Aufgrund der zunehmenden Globalisierung der Konflikte in den traditionellen Heimatgebieten der Êzîden stand Mîr Tahsîn Beg vor schier unlösbaren Aufgaben, da die Êzîden weder politisches, militärisches noch ökonomisches Gewicht besaßen. Die êzîdîschen Interessen in einem solchen angespannten Umfeld zu vertreten, zu verteidigen und durchzusetzen, glichen einer Mammutaufgabe, vor denen Mîr Tahsîn Beg als erster Mîr der Geschichte stand. Er musste die Êzîden in die Moderne führen, ohne direkten Zugriff auf die sonst in Ballungsgebieten konzentrierten êzîdîschen Gemeinschaften zu haben.  

Nachfolge

Auch seine Nachfolge sollte nicht wie üblich traditionell vererbt, sondern durch ein êzîdîsches Parlament bestimmt werden, zu dessen Gründung es aber in den vergangenen Jahren aus politischen Gründen nicht gekommen ist.

Seine Nachfolge, sagte er gesundheitlich angeschlagen im Jahr 2013, solle die êzîdîsche Gemeinschaft selbst bestimmen. In den darauffolgenden Jahren übernimmt sein Sohn Hazim Beg die Vertretung seines Vaters. Über die endgültige Nachfolge wird nun der Religionsrat in Lalish beraten müssen. Dass die Êzîden den neuen Mîr jedoch in jenem Ausmaß akzeptieren werden, wie Mîr Tahsîn in den Jahrzehnten seiner Regierungszeit, ist nahezu ausgeschlossen. Die Êzîden befinden sich am Rande des Zusammenbruchs. In einer solche Situation für Stabilität zu sorgen, wird für seinen Nachfolger zu einer lebenslangen Aufgabe werden.
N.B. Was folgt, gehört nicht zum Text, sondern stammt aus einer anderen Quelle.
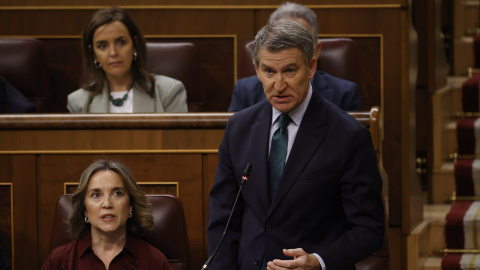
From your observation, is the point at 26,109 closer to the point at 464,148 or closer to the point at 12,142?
the point at 12,142

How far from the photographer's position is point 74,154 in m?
1.80

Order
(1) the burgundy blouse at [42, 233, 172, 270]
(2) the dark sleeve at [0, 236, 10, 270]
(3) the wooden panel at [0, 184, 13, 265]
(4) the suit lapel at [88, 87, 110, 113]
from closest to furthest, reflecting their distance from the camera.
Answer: (1) the burgundy blouse at [42, 233, 172, 270], (2) the dark sleeve at [0, 236, 10, 270], (3) the wooden panel at [0, 184, 13, 265], (4) the suit lapel at [88, 87, 110, 113]

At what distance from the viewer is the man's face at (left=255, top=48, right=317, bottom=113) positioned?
117cm

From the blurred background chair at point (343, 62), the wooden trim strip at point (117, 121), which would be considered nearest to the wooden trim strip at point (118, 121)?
the wooden trim strip at point (117, 121)

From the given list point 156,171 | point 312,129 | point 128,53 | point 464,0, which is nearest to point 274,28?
point 312,129

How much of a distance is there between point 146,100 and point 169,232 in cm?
63

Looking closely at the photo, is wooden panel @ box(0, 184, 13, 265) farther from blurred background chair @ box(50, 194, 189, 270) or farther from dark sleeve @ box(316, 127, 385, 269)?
dark sleeve @ box(316, 127, 385, 269)

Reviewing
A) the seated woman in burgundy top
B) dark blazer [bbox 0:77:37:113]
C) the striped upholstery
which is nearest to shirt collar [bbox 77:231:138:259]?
the seated woman in burgundy top

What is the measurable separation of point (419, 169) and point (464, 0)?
689mm

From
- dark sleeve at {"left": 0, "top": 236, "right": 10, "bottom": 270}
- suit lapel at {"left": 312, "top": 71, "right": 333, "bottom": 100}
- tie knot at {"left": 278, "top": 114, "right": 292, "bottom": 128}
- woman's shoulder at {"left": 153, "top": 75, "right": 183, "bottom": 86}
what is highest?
woman's shoulder at {"left": 153, "top": 75, "right": 183, "bottom": 86}

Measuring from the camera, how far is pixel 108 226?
1.58 m

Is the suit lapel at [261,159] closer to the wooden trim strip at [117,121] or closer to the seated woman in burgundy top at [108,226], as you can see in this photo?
the seated woman in burgundy top at [108,226]

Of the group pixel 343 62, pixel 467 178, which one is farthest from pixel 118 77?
pixel 467 178

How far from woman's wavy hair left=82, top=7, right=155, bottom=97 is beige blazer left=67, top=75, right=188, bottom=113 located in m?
0.01
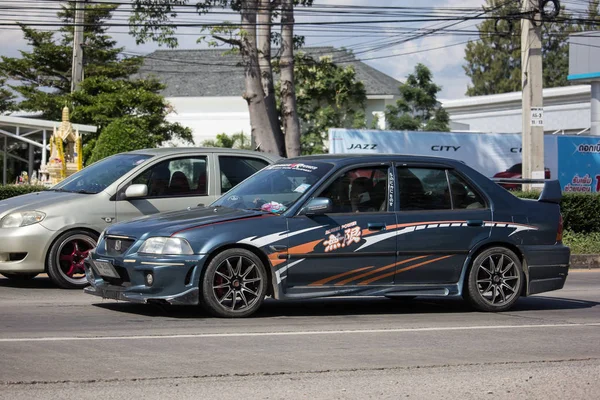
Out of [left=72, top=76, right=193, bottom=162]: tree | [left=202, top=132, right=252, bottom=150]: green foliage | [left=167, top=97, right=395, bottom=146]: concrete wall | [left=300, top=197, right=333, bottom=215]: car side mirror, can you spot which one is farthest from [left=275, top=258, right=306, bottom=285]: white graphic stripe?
[left=167, top=97, right=395, bottom=146]: concrete wall

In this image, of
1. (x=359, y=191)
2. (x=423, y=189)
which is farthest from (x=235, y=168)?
(x=423, y=189)

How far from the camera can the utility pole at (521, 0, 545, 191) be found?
2055 cm

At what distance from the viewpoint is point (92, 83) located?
144 feet

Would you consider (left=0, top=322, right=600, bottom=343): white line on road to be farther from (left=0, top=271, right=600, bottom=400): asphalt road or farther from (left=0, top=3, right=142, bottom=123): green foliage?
(left=0, top=3, right=142, bottom=123): green foliage

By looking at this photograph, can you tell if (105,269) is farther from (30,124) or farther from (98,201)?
(30,124)

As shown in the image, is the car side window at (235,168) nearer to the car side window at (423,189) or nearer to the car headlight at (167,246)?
the car side window at (423,189)

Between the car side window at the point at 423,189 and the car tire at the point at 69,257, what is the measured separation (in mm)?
3918

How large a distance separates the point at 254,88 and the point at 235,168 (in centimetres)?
1189

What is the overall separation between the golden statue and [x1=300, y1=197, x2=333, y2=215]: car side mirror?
16.9 meters

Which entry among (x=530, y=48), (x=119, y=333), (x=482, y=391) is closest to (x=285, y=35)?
(x=530, y=48)

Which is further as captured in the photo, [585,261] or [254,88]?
[254,88]

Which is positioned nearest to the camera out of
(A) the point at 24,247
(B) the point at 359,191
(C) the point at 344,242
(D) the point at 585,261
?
(C) the point at 344,242

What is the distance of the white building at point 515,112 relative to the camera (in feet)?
151

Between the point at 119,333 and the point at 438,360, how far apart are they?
262cm
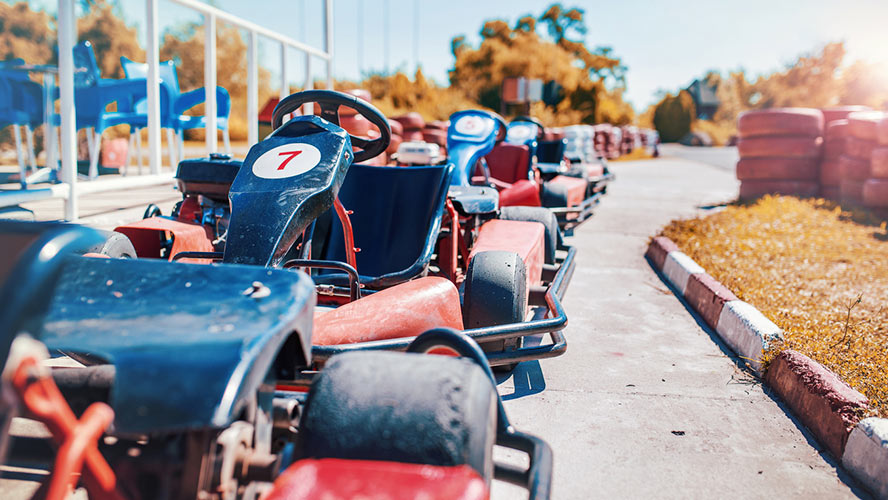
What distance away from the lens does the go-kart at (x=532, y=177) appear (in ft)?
18.2

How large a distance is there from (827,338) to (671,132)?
1950 inches

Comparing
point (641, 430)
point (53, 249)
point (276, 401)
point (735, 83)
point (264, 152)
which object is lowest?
point (641, 430)

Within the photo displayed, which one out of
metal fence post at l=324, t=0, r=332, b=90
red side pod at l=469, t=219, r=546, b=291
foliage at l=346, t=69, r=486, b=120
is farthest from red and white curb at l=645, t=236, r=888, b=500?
foliage at l=346, t=69, r=486, b=120

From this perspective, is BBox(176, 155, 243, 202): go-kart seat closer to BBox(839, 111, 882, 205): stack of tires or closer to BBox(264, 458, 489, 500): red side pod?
BBox(264, 458, 489, 500): red side pod

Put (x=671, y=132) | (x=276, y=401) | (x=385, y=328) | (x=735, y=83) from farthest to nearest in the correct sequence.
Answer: (x=735, y=83) < (x=671, y=132) < (x=385, y=328) < (x=276, y=401)

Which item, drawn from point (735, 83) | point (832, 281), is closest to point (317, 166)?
point (832, 281)

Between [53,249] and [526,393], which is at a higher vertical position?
[53,249]

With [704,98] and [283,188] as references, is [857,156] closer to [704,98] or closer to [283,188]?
[283,188]

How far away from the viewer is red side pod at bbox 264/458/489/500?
1.04 m

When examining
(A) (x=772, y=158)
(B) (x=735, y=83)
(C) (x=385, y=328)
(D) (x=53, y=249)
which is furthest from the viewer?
(B) (x=735, y=83)

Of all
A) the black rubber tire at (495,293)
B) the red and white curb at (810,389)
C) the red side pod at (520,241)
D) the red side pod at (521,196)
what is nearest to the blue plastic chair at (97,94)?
the red side pod at (521,196)

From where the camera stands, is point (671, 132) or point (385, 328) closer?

Auch deswegen wird Mîr Tahsîn Beg wohl als der letzte Mîr seinen Platz in der Geschichte der Êzîden einnehmen.

Abschied

Als die Nachricht über den Tod Mîr Tahsîns Begs am 28. Januar 2019 bekannt wird, herrscht selbst unter seinen größten Kritikern große Betroffenheit. Mîr Tahsîn Beg hat wie kein anderer die êzîdîsche Geschichte in den vergangenen Jahrzehnten geprägt. Mit seinem Tod endet eine Epoche und jeder Êzîde, seit dem Völkermord von 2014 ohnehin in einem Zustand der Hilflosigkeit, verspürt, dass eine weitere Säule der Êzîden eingebrochen ist.

Weltweit bekunden politische, religiöse und gesellschaftliche Vertreter ihr Mitgefühl mit der Familie des Mîr aber auch mit den Êzîden. Jene, die Mîr Tahsîn Beg kennenlernten, sahen in ihm einen Fürstreiter für Frieden und Toleranz. Sein diplomatisches Geschick wird den Êzîden in dieser schwierigen Zeit schmerzlichst fehlen. Mîr Tahsîn Beg soll nach Lalish überführt und an der Seite seiner Vorfahren beigesetzt werden.